__Exercise instructions__.
Extend the SAS forum thread on handling source columns that may or may not exist, continuing from its last line.

__Given text__.

# # # # # # #

BookmarkSubscribeRSS Feed
🔒 This topic is solved and locked. Need further help from the community? Please sign in and ask a new question.
iSAS
Quartz | Level 8

Hello. I would like to create a program something like this:

 

Proc sql;

create table TARGET as

Select

  case when column1 exists then get the value of column 1. Otherwise null end as COL1,

  case when column2 exists then get the value of column 2. Otherwise null end as COL2,

.....

From SOURCE;

quit;

 

May I know how I can convert this to sas/proc sql code? Thanks.

1 ACCEPTED SOLUTION

Accepted Solutions
Kurt_Bremser
Super User

@iSAS wrote:
Hello KurtBremser. My problem is the first suggestion you've mentioned.

I'm receiving a source file and its column/s changes consistently. Example, today I will receive the file with Col1,Col2, Col3, Col4 and tomorrow I will only receive Col1,Col2, and Col4. Thus I would like to create a program that:
If a certain column exists on the current source file, it will get the data of that column. Otherwise, it will just put null.

See this example, using sashelp.class as a guinea pig:

/* list of columns needed */
data columns_needed;
input name :$32. type :$1.;
name = upcase(name);
cards;
weight n
age n
sex c
;
run;

proc sort data=columns_needed;
by name;
run;

/* create some example data */
data have;
set sashelp.class (drop=age);
run;

/* retrieve metadata */
proc sql;
create table columns as
select upcase(name) as name
from dictionary.columns
where libname = 'WORK' and memname = 'HAVE'
order by name;
quit;

/* compare existing columns with needed, and dynamically create a data step to create missing columns */
data _null_;
merge
  columns (in=have)
  columns_needed (in=need)

# # # # # # #

__Record excerpts__.
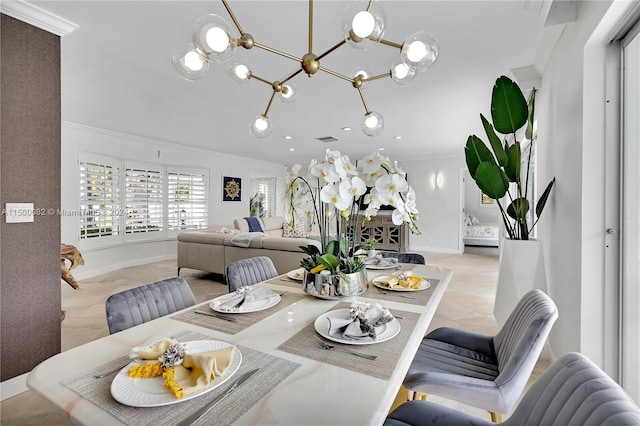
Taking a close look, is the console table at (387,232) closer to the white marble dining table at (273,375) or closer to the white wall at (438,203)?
the white wall at (438,203)

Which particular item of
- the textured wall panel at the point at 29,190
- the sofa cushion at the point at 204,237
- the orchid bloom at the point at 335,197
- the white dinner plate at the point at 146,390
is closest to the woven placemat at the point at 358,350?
the white dinner plate at the point at 146,390

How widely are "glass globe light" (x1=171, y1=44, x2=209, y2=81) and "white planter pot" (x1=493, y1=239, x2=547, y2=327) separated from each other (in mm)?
2262

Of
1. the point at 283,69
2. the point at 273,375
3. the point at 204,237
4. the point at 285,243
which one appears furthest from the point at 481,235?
the point at 273,375

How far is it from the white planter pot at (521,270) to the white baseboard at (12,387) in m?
3.27

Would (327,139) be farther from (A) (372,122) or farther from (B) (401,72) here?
(B) (401,72)

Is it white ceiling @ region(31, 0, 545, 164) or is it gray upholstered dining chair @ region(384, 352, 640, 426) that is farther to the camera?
white ceiling @ region(31, 0, 545, 164)

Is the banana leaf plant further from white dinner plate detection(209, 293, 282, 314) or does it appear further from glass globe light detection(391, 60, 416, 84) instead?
white dinner plate detection(209, 293, 282, 314)

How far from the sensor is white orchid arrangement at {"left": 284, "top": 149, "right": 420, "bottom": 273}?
1222mm

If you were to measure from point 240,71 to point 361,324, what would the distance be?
4.72 ft

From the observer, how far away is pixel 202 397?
2.34 ft

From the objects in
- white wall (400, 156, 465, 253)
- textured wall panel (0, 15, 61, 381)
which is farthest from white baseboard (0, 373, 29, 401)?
white wall (400, 156, 465, 253)

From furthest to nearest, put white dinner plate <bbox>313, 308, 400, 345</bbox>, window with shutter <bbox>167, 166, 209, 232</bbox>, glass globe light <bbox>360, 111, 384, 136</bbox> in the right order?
window with shutter <bbox>167, 166, 209, 232</bbox>, glass globe light <bbox>360, 111, 384, 136</bbox>, white dinner plate <bbox>313, 308, 400, 345</bbox>

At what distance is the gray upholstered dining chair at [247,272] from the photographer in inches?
72.5

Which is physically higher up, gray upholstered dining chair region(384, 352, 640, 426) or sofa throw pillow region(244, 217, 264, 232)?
sofa throw pillow region(244, 217, 264, 232)
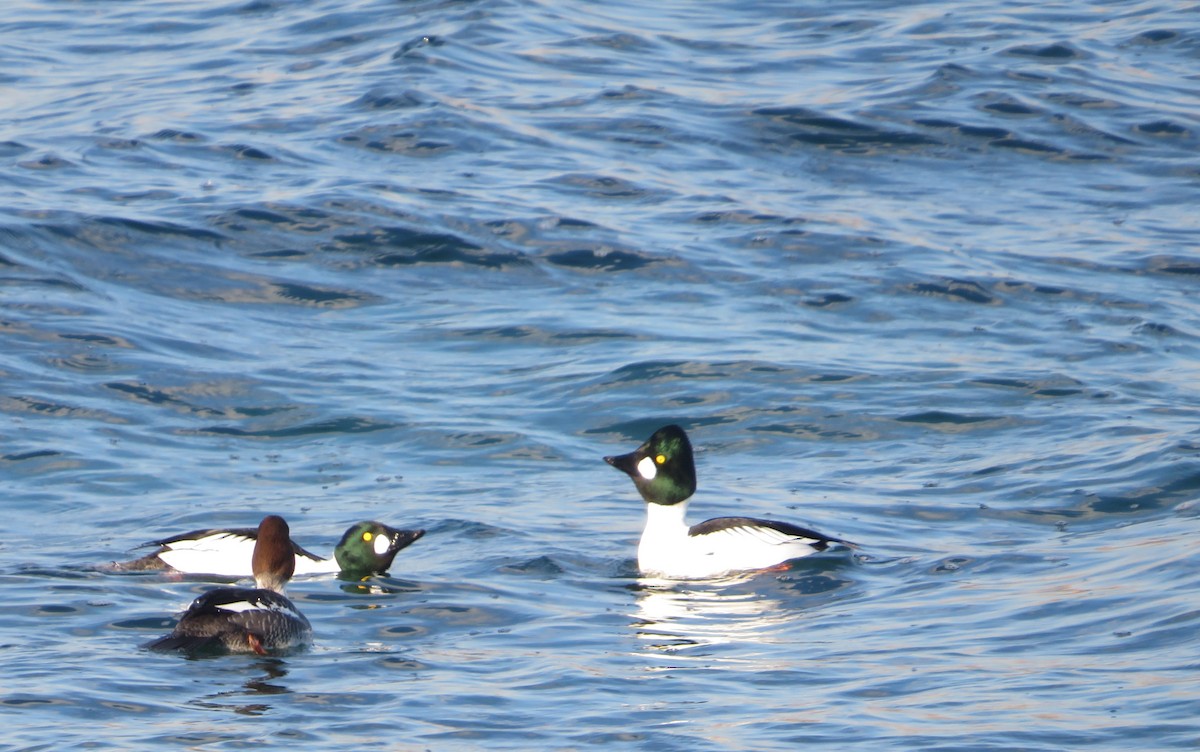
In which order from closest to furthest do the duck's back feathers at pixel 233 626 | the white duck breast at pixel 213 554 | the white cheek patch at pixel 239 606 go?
the duck's back feathers at pixel 233 626 < the white cheek patch at pixel 239 606 < the white duck breast at pixel 213 554

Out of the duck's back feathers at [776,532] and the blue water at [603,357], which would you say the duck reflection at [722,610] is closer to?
the blue water at [603,357]

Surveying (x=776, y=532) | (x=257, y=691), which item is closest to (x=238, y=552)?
(x=257, y=691)

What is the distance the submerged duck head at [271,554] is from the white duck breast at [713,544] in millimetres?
2348

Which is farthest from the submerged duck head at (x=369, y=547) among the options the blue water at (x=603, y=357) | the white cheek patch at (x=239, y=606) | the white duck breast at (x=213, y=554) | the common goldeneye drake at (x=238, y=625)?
the white cheek patch at (x=239, y=606)

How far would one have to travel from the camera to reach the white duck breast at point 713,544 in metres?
11.3

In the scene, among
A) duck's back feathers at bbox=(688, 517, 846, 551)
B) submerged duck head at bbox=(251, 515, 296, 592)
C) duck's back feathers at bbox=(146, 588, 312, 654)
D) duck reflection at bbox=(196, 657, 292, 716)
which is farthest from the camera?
duck's back feathers at bbox=(688, 517, 846, 551)

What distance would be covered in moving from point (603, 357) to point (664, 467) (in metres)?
4.06

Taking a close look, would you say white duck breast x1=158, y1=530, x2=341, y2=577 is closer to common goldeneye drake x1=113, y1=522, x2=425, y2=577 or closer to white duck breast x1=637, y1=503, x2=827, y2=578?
common goldeneye drake x1=113, y1=522, x2=425, y2=577

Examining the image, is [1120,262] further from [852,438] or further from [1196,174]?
[852,438]

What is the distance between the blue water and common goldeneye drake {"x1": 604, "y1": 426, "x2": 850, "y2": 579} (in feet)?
0.70

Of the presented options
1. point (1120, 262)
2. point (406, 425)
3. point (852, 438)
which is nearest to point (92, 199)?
point (406, 425)

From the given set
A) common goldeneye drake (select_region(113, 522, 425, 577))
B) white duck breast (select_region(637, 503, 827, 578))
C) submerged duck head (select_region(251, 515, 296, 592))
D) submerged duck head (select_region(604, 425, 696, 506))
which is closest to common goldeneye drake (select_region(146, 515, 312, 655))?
submerged duck head (select_region(251, 515, 296, 592))

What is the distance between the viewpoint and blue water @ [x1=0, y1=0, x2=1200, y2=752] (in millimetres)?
8625

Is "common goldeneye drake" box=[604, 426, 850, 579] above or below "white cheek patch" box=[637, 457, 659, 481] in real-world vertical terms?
below
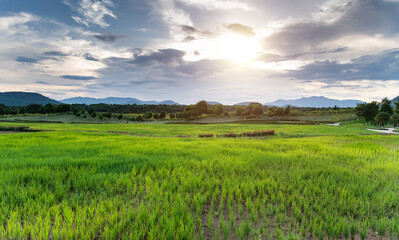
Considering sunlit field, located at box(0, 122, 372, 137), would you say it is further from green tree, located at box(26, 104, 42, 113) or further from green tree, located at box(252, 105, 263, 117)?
green tree, located at box(26, 104, 42, 113)

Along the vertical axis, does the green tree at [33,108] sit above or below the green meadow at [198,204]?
above

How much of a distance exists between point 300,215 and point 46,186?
25.4ft

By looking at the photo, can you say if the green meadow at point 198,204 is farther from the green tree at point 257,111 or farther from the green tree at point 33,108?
the green tree at point 33,108

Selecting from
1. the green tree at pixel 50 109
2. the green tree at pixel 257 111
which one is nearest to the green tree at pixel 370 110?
the green tree at pixel 257 111

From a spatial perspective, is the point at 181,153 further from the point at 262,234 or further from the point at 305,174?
the point at 262,234

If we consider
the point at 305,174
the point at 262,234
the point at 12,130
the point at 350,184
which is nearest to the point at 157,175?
the point at 262,234

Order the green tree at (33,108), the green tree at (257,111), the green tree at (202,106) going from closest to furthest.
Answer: the green tree at (257,111), the green tree at (202,106), the green tree at (33,108)

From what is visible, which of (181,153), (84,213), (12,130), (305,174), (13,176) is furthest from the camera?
(12,130)

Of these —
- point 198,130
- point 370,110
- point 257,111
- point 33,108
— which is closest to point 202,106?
point 257,111

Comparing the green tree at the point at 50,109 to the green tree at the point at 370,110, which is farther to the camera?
the green tree at the point at 50,109

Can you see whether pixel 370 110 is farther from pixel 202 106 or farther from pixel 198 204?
pixel 202 106

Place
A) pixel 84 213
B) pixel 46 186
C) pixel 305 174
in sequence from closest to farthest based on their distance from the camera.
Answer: pixel 84 213
pixel 46 186
pixel 305 174

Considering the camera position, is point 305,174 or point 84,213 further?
point 305,174

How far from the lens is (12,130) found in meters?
34.2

# # # # # # #

__Answer to this problem__.
  end=eof
;
by name;
if _n_ = 1
then call execute('data want; set have;');
if need and not have
then do;
  if type = 'n'
  then call execute(name !! " = .;");
  else call execute(name !! " = '';");
end;
if eof then call execute('run;');
run;

View solution in original post

8 REPLIES 8
Kurt_Bremser
Super User

Since the existence of a column will be known before the step, I'd retrieve that information from dictionary.columns and create code selectively.

If, OTOH, you are looking for missing values, the solution would be different. Which of the two is it?

iSAS
Quartz | Level 8
Hello KurtBremser. My problem is the first suggestion you've mentioned.

I'm receiving a source file and its column/s changes consistently. Example, today I will receive the file with Col1,Col2, Col3, Col4 and tomorrow I will only receive Col1,Col2, and Col4. Thus I would like to create a program that:
If a certain column exists on the current source file, it will get the data of that column. Otherwise, it will just put null.
Kurt_Bremser
Super User

@iSAS wrote:
Hello KurtBremser. My problem is the first suggestion you've mentioned.

I'm receiving a source file and its column/s changes consistently. Example, today I will receive the file with Col1,Col2, Col3, Col4 and tomorrow I will only receive Col1,Col2, and Col4. Thus I would like to create a program that:
If a certain column exists on the current source file, it will get the data of that column. Otherwise, it will just put null.

See this example, using sashelp.class as a guinea pig:

/* list of columns needed */
data columns_needed;
input name :$32. type :$1.;
name = upcase(name);
cards;
weight n
age n
sex c
;
run;

proc sort data=columns_needed;
by name;
run;

/* create some example data */
data have;
set sashelp.class (drop=age);
run;

/* retrieve metadata */
proc sql;
create table columns as
select upcase(name) as name
from dictionary.columns
where libname = 'WORK' and memname = 'HAVE'
order by name;
quit;

/* compare existing columns with needed, and dynamically create a data step to create missing columns */
data _null_;
merge
  columns (in=have)
  columns_needed (in=need)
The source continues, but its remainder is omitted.